全身が汗にまみれていく。ついでに相手の木剣や訓練士の指導で嫌になるほど痣がつく。
***
「取って置きの技を隠しておこうとかは考えない方がいいぜ」
日陰に座り込んでの休憩中、訓練士に話を振ったらこんな答えが返ってきた。
「隠し芸がありゃ驚かせられるかもしれないが、どうせ客の前で見せる羽目になるんだ。一度は通じても二度目はねぇよ」
この訓練士はうまいこと引退出来た元剣闘士なのだが、いちいち喋る事が理屈なので訓練生からの人気がない。
「でもよ、追い詰められてからの隠し玉で逆転とかやってみたいよな」
「な」
捕虜上がりと俺でロマンを語る。
「やめとけやめとけ」
と訓練士。
「隠し玉なんて見られちゃ終わりなんだから、人前じゃ練習もまともに出来ないだろ。いざって時の為に大事に取っておいて、使ってみたらなんだこりゃなんて事になる」
理屈っぽいが言いたいことはわかる。
それに、と訓練士は話を続けた。
「隠し玉で大立ち回り出来る奴より、そいつを抱え込んだまま倒れる間抜けの方が多いと見たね」
要はエリクサー使えない問題の剣闘士版だ。
エリクサーというのはゲームなんかの消費型レアアイテムの事で、使えば有利になるシーンでもったいなくて使えないで、ただのコレクターアイテムにしてしまう奴がそれなりにいた。

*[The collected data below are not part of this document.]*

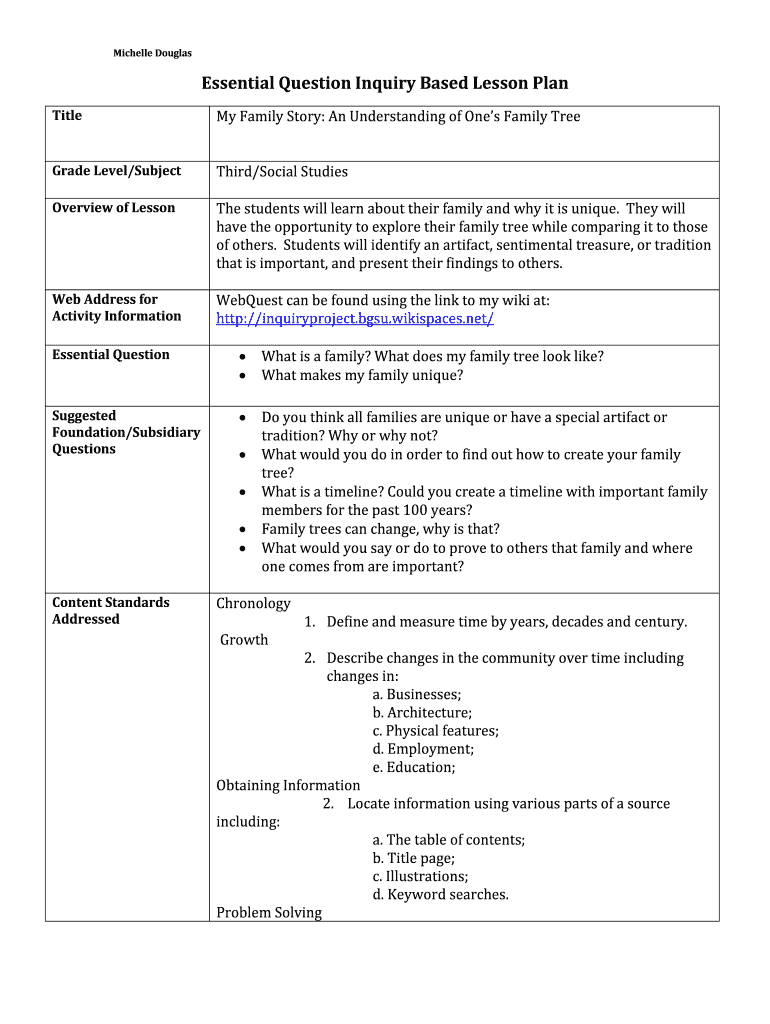 Michelle Douglas

Essential Question Inquiry Based Lesson Plan

| Title | My Family Story: An Understanding of One's Family Tree |
|---|---|
| Grade Level/Subject | Third/Social Studies |
| Overview of Lesson | The students will learn about their family and why it is unique. They will have the opportunity to explore their family tree while comparing it to those of others. Students will identify an artifact, sentimental treasure, or tradition that is important, and present their findings to others. |
| Web Address for Activity Information | WebQuest can be found using the link to my wiki at: http://inquiryproject.bgsu.wikispaces.net/ |
| Essential Question | • What is a family? What does my family tree look like? • What makes my family unique? |
| Suggested Foundation/Subsidiary Questions | • Do you think all families are unique or have a special artifact or tradition? Why or why not? • What would you do in order to find out how to create your family tree? • What is a timeline? Could you create a timeline with important family members for the past 100 years? • Family trees can change, why is that? • What would you say or do to prove to others that family and where one comes from are important? |
| Content Standards Addressed | Chronology 1. Define and measure time by years, decades and century. Growth 2. Describe changes in the community over time including changes in: a. Businesses; b. Architecture; c. Physical features; d. Employment; e. Education; Obtaining Information 2. Locate information using various parts of a source including: a. The table of contents; b. Title page; c. Illustrations; d. Keyword searches. Problem Solving |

『理屈屋』の訓練士は隠し玉なんてものもそうなるだろうと言っているのだ。
となるとどうすればいいか。
「答えの一つはそんなもの考えないで地力を上げて行くことだな」
捕虜上がりがなめらかな動作で切り上げから刃先を返しての切り落としの型をして見せる。こいつは習った型をきちんと自分のものにして見事に使いこなしていた。
「単純に手数を増やせばいいんじゃない?」
女顔は立て続けに突き技と切り技、盾を使ったトリックをやってみせた。次々にいろんな攻撃を繰り出せば、相手はその対処でいっぱいになる。いやその相手って俺じゃねえかやめてくれ。
俺の強みは体格と体力だ。ならば、他の連中より気合いの入った大技の一つぐらいは出来るだろう。だが使えない大技なんてものは訓練士がいうとおり宝の持ち腐れになりかねない。
どうするかなぁと考えているところで、訓練士が休憩の終わりを告げてのろのろ動き出す俺達をどやしはじめた。